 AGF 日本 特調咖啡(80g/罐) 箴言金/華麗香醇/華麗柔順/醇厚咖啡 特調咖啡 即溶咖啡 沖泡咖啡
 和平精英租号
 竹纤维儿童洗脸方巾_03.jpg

==

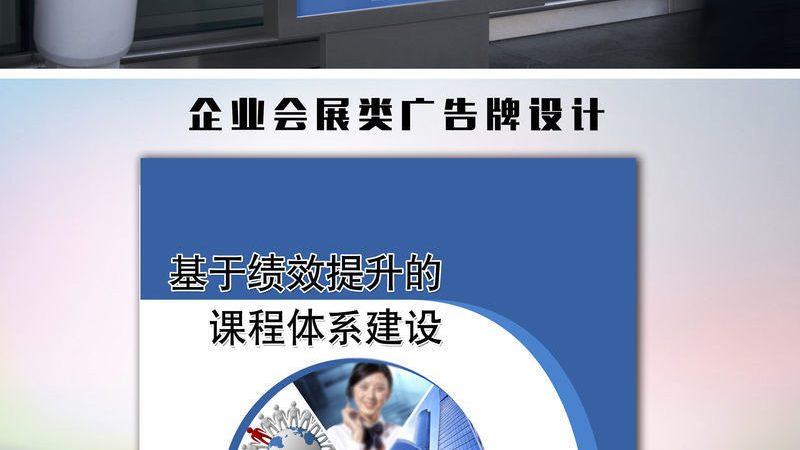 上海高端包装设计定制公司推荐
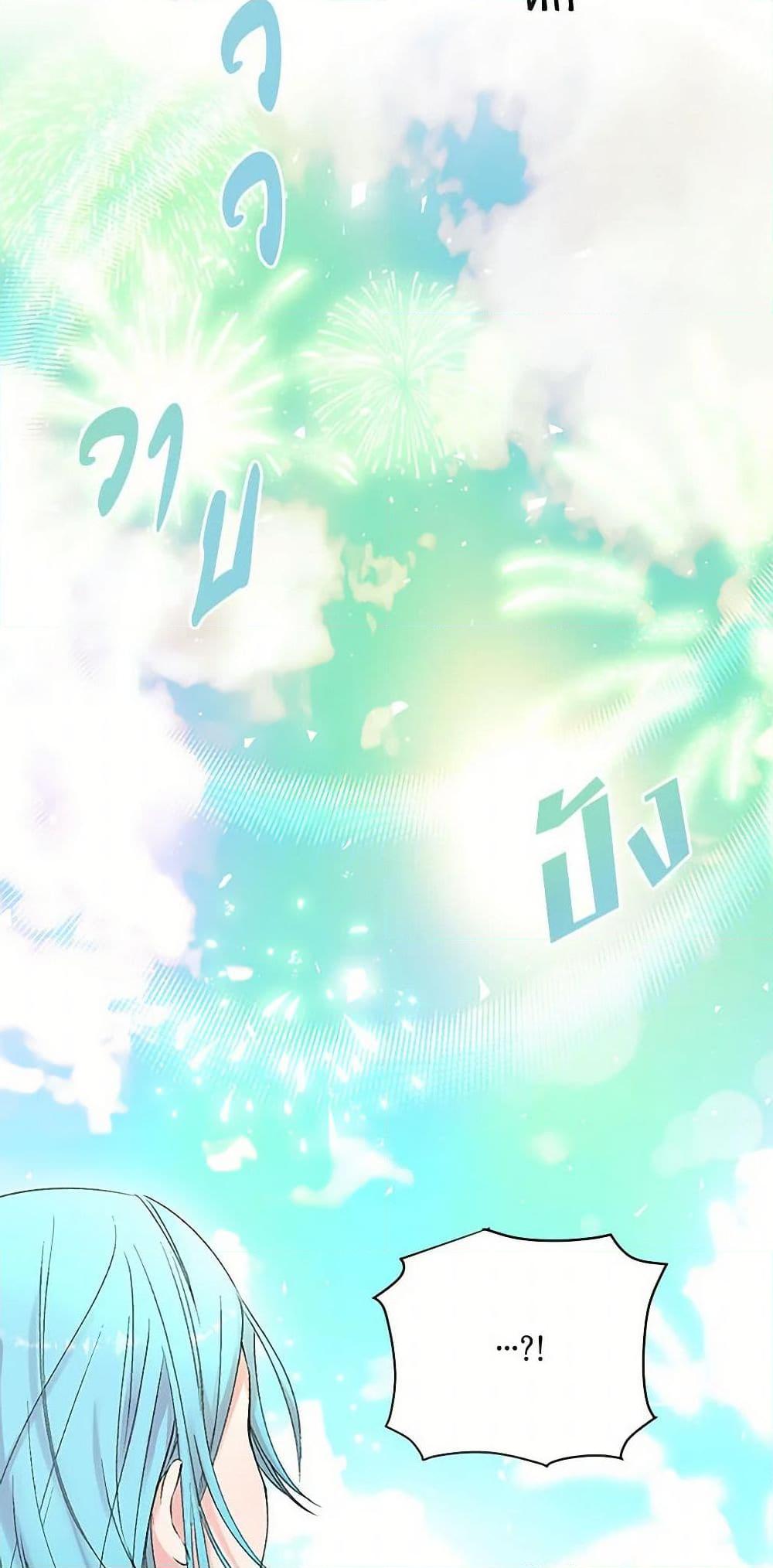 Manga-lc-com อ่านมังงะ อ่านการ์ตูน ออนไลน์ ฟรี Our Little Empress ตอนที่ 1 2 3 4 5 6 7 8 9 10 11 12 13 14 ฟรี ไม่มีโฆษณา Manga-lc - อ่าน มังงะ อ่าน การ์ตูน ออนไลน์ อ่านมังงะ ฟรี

---

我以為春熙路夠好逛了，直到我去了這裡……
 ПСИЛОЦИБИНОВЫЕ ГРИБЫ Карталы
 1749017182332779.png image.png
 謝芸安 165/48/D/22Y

(THE PROBLEM) Please copy the material above from the line containing "上海高端包装设计定制公司推荐" through the line containing "Manga-lc-com อ่านมังงะ อ่านการ์ตูน", reproducing each line character for character and leaving out the pictures.

(EXPECTED ANSWER)
 上海高端包装设计定制公司推荐
 Manga-lc-com อ่านมังงะ อ่านการ์ตูน ออนไลน์ ฟรี Our Little Empress ตอนที่ 1 2 3 4 5 6 7 8 9 10 11 12 13 14 ฟรี ไม่มีโฆษณา Manga-lc - อ่าน มังงะ อ่าน การ์ตูน ออนไลน์ อ่านมังงะ ฟรี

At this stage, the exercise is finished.